26 abr Diário do isolamento 13 – A loja dos horrores
(domingo, 26 de abril)
A loja dos horrores
“Se for mesmo imperioso, terei de lavar as mãos quarenta vezes com potassa, outras quarenta com raiz aromática, e mais quarenta com sabão, totalizando cento e vinte vezes.”
Ainda não cheguei a tanto, mas se algum dia sairmos do isolamento – possibilidade cada vez mais remota –, teremos elevado o nosso insignificante transtorno obsessivo compulsivo à categoria de neurose grave. Se cuidem, a higiene excessiva é uma fábrica de loucos: apertar o botão do elevador com o cotovelo; lavar as mãos antes de tirar a máscara e, depois, repetir a lavagem; abrir portas com os pés; passar álcool gel no saquinho de batata fritas; não levar as mãos ao rosto; manter distância suficiente das pessoas; não permitir que o corpo roce em paredes; não fazer isso, nem aquilo, nem etc. Em suma, um manicômio.
A recomendação no primeiro parágrafo não foi sugerida por mim, está no Livro das mil e uma noites, ramo sírio, traduzido por Mamede Mustafa Jarouche. Se trata do infeliz casamento de um mercador de Bagdá com a favorita de Madame Zubayda, esposa do califa Harun al-Rashid. Depois de peripécias só descritas nos contos árabes, o jovem mercador, que tivera a sorte ou o azar de conhecer e se apaixonar pela criada de Zubayda, finalmente se casa com ela. Na noite de núpcias, come um ensopado de carne com tempero de cominho, pimenta e vários ingredientes fortes.

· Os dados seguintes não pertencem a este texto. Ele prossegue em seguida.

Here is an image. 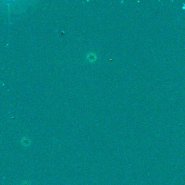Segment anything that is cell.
<instances>
[{"instance_id": "obj_2", "label": "cell", "mask_w": 185, "mask_h": 185, "mask_svg": "<svg viewBox=\"0 0 185 185\" xmlns=\"http://www.w3.org/2000/svg\"><path fill=\"white\" fill-rule=\"evenodd\" d=\"M31 183H30L29 181H24L22 183L21 185H30Z\"/></svg>"}, {"instance_id": "obj_1", "label": "cell", "mask_w": 185, "mask_h": 185, "mask_svg": "<svg viewBox=\"0 0 185 185\" xmlns=\"http://www.w3.org/2000/svg\"><path fill=\"white\" fill-rule=\"evenodd\" d=\"M21 143L23 146H24V147H27L28 146H29L30 143H31V141H30V140L28 137H24L22 138L21 141Z\"/></svg>"}]
</instances>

Maravilhado com a beleza da jovem esposa, o rapaz esquece de lavar as mãos e vai ao leito nupcial. A moça se ofende com o desleixo, reclama do odor insuportável, ordena que suas servidoras segurem o marido e o espanca sem piedade. Como se isso não bastasse, ela mesma amputa com uma faca os polegares das mãos e dos pés do aturdido rapaz. Antes, informa-o de que ele deveria ter lavado as mãos cento e vinte vezes, conforme a receita acima. O infeliz desmaia com as dores. A diligente esposa estanca o sangramento e durante um mês faz curativos, até que as feridas sarem. Com o dote recebido do califa, o casal compra um belíssimo palácio, onde vivem anos de felicidade e ventura, até que a morte os separe.
Nesse tempo pandêmico, nunca recorri à fórmula árabe higiênica. Limitei-me à água e sabão, que parece funcionar bem. Quanto à amputação dos polegares, venho sofrendo quase todos os dias. O país atravessa a maior crise da sua história: política, sanitária e econômica. Em meio à dor e ao choro, à fome e à miséria, impossibilitados de frequentar os teatros e assistir bons espetáculos, vemos pantomimas de terceira, com atores ruins, transmitidas em cadeia nacional.
Nos dramalhões da última sexta-feira, os protagonistas da cena televisiva lembravam as pinturas assustadoras de Bruegel. Provocavam riso, nojo e medo, como no filme A pequena loja dos horrores, em que o personagem Seymor alimenta uma planta carnívora com pedaços de carne humana. Meus quatro polegares já se foram e pedaços do fígado, coração e cérebro de muitos brasileiros. Mas os personagens que exercem o poder na triste cena nacional são insaciáveis, e não cansam de beber o nosso sangue e sugar a medula dos nossos ossos. Até quando? Até quando deixarmos.